» Request 1:
Translate this sentence from the Loglan grammar passage into Spanish: "A claim made with ze is always a single claim."

** BEGIN Passage provided **

ZE is monolexic; it contains only ze, the "joining" or "mixing" operator which has the sense of 'and, jointly'. Ze is not a logical connective; it does not allow a number of connected claims to be made simultaneously. A claim made with ze is always a single claim. Thus, Da redro, e cmalo makes two claims about X, namely that it is red, and that it is small. De redro ze nigro makes only one claim about Y, namely that it is red-and-black mixed together. Perhaps it has red stripes alternating with black ones; perhaps it has red dots on a black field. But if a thing is redro ze nigro, it is not true that it is either red or black separately.

ZE may be used to join arguments or, as above, predicates. The designata of ze- joined arguments are like teams. If Da ze de pa berti leva felstaga ('X and Y, jointly, carried that log (fallen trunk)' then what is being asserted is that the team of them did. We may gather that it is most unlikely that either of them could have carried it separately.

The grammar of ZE is very similar to that of the afterthought connectives; see Lexeme A. However, since ze-binding is "tighter" than shek-binding, that is, since strings like Da, e de ze di = 'X, and Y and Z, jointly' will always parse as (da e (de ze di)), grammatically "earlier" rules are required to effect ze-joints than shek-joints. This is what requires ze to be in its own lexeme.

ZE is also used by the preparser to recognize acronymic PREDA's. This is because pseudo-ze's are sometimes generated by the acronymic hyphen -z-.

*Lexeme ZI: Magnitude Suffixes

There are three of these words, zi za zu, indicating small, intermediate, and large magnitudes, respectively, in their role as suffixes in tense (fazi = 'right away') and location (vizu = 'in this region') compounds; see PA. A separate lexeme is required to enable the preparser to recognize such compounds and also to identify some acronymic PREDA's, because, just as with ZE (q.v.), pseudo-instances of za zi zu may be generated in these words by the acronymic hyphen -z-.



*Lexeme ZO: The Quantity Abstractor

ZO is monolexic; it's sole member is zo, the quantitative abstraction operator. It has a grammar parallel to that of PO, q.v. The only reason zo occupies a separate lexeme is because, just as with ZE and ZI words, pseudo-zo syllables may be generated by the use of hyphen -z- in some acronymic PREDA's. If it weren't for this mechanical use of ZO by the preparser, zo would be a member of PO.



CHAPTER 4

GRAMMAR (UTTERANCE FORMS)

4.1 Design Objectives: The objectives that have controlled the design of Loglan grammar have been, first, to accommodate the rich variety of claims and designations found in natural language but, second, to do so with a grammar modeled on the predicate calculus, thus facilitating both the logical manipulation of its utterances by its users and the design of a language with parsimonious metaphysical assumptions. Third, it was to make the operations of that grammar natural enough to fit the human central nervous system so as to make the language speakable, and fourth, it was to be flexible enough to imitate the natural word orders of the planet's major tongues when desired…for example, in translation. But it was also, fifth, to be expressible in a rule set small enough to be easily learned by adults, possibly even under experimental conditions. Finally, sixth, the grammar was to be syntactically unambiguous for two reasons. The most obvious one was to make interaction with machines possible. Somewhat less obvious is a reason that is the same reason logicians and mathematicians require unambiguous codes, namely to make it possible rigorously to entertain implausible ideas…a prime requirement of a logical language.

** END Passage provided **
** BEGIN Records **

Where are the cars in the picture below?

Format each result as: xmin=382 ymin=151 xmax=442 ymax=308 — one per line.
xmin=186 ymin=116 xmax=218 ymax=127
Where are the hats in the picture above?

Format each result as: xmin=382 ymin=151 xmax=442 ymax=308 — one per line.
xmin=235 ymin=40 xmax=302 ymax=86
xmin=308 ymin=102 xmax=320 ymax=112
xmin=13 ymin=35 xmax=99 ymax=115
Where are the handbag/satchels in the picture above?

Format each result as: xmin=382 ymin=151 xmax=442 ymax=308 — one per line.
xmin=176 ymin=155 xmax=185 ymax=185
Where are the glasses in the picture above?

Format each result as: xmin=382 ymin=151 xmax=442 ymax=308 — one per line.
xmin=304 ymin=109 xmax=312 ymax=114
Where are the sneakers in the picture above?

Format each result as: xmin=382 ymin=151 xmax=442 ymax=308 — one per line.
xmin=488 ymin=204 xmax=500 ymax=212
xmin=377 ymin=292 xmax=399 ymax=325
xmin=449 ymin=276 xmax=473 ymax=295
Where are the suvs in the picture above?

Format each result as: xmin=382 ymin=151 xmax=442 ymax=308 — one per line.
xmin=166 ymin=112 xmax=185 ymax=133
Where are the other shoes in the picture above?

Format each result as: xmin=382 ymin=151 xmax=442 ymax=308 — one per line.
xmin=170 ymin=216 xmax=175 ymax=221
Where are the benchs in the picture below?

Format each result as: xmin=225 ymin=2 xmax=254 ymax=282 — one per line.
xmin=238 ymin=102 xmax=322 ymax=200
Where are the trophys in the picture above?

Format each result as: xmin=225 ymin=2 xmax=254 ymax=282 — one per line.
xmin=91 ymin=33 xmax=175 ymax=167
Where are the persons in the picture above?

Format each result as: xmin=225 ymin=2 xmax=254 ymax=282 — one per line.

** END Records **

» Request 2:
Rescale the stretch of entries from the line that contains "Where are the other" through the line that contains "xmin=238 ymin=102 xmax=322 ymax=200", and give back only those lines with the requests included. Multiply each answer coordinate by 2.05 and round to whole numbers, rounding halves up.

» Correct result 1:
Una afirmación hecha con ze es siempre una sola afirmación.

» Correct result 2:
Where are the other shoes in the picture above?

Format each result as: xmin=382 ymin=151 xmax=442 ymax=308 — one per line.
xmin=349 ymin=443 xmax=359 ymax=453
Where are the benchs in the picture below?

Format each result as: xmin=225 ymin=2 xmax=254 ymax=282 — one per line.
xmin=488 ymin=209 xmax=660 ymax=410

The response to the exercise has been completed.